Anyway, I have a library able to run either on a GPU or on a CPU (if wanted of if no GPU device can be found). I am working on Image Processing and my library is GDAL dependent when it comes to read/write data from/to the hard disk.
I have placed some timers on my code and the results is kind of suprising. Compiling, and executing on the CPU I can see that data processing last for 80% of the executable. Reading/Writing data with GDAL sounds OK.
However, when I run my program on my GPU, not only I see huge acceleration for data processing, but I can also notice a weird behavior from GDAL. The time needed to read and to write data from/to the hard disk has dramatically increased (and is not stable from one run to another) reducing my overall gain so that it doesn’t sound so interesting after all (I’m not even using asynchronous called so that can’t be the reason why, plus I’ve add several cudaThreadSync() just in case^^)!
I have tried on a other Computer I’ve been able to use for a cupple of hours and have not seen anything like that happening. This is why I presume whatever is causing this strange behavior is not in the code itself.
Does anyone have ever experienced something similar?
If you have any idea of what could be causing the problem (I would have tried to compare hardware from these two computers but I did not have time to do so)? If yes, please remember I am a newbie when it comes to hardware and that includes all linux commands that could give me needed information^^
I could imagine this being an artifact of readahead done by the kernel. If time is spent processing data while you read sequentially through a file, the kernel will put the idle time of the hard disk to good use by reading the data you are likely to request soon ahead of time. So by the time you ask for the data, it will already be in memory, or at least on its way there.
The same applies to writing, if you write enough data so that it cannot be buffered entirely in RAM, or if you fsync() the data to disk before stopping the timer.
I am not sure I follow you… I am pretty sure everything is done sequentially, it is basicly about reading a large amount of data from the hard disk with GDAL. Send it to gpu. Process it. Send it back. And then write it back to the hard disk with an fprintf() done by GDAL… before do it all over again until the whole Image has been processed.
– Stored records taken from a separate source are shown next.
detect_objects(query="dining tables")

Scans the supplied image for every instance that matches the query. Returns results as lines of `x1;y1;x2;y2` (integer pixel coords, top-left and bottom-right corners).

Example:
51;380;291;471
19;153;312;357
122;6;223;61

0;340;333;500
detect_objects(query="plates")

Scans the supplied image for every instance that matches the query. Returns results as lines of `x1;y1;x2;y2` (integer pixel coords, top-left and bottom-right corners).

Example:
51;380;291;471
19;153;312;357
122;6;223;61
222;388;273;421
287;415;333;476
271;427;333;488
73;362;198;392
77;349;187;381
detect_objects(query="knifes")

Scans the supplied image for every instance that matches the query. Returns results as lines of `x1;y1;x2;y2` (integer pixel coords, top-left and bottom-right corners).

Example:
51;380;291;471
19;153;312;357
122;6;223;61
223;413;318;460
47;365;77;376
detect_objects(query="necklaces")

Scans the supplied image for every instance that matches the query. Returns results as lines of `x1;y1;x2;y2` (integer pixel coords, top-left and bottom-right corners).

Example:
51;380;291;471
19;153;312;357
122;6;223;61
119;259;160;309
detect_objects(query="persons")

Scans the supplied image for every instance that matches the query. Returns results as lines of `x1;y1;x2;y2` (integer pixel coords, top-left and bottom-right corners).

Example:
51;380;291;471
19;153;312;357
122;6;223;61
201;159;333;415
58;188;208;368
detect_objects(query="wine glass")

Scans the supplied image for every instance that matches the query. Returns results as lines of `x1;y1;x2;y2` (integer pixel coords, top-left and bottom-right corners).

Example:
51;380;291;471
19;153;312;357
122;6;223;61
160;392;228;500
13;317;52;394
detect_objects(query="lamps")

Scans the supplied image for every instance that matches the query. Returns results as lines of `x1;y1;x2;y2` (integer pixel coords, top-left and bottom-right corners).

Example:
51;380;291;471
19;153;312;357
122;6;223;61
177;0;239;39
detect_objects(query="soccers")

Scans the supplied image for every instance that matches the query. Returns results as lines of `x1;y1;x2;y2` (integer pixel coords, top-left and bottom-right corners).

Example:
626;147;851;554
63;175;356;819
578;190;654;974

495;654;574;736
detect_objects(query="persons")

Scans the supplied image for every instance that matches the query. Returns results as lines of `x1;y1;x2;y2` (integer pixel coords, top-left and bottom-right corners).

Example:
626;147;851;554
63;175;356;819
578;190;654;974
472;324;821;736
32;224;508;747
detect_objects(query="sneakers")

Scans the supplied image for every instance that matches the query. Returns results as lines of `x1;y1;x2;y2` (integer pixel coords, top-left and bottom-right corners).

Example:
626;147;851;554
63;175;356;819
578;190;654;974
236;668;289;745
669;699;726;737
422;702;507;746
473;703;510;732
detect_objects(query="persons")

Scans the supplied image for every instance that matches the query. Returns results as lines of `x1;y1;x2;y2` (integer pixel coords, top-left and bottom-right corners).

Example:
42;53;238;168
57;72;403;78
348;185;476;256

Actually, I am afraid my problem does not belong here as I launched it again runnning on CPU, and I’ve seen same weird facts. From a run to an other time spent reading or writing is likely to be multiplied/divided by 7 while my process is the only one running. These times are really not stable and far too long sometimes. I’m thinking the hard disk might be too fragmented, and it might be difficult to find enough space on the hard disk to write data on it, which could explain while writing on the hard disk take so long. But as for the reading part, I can’t see why it could take so long sometimes.
Anyway, I should have noticed that before but the run on the CPU is very very long! I did not have enough results to notice that even running on CPU only makes it weird. That’s why I think I shouldn’t have post on an nvidia forum obviously! I’m sorry for that!
However I’m still hoping I can find an explanation! But time is not spent processing data while reading from the hard disk. As for the RAM part, there’s no swapping and having done the maths the process cannot run out of RAM. If you’re suggesting I could use async calls to hide this part of computing then yes I presume it could be done but it would not explain why the reading/writing time is not stable (huge difference) from a run to another which makes it incredibly long sometimes.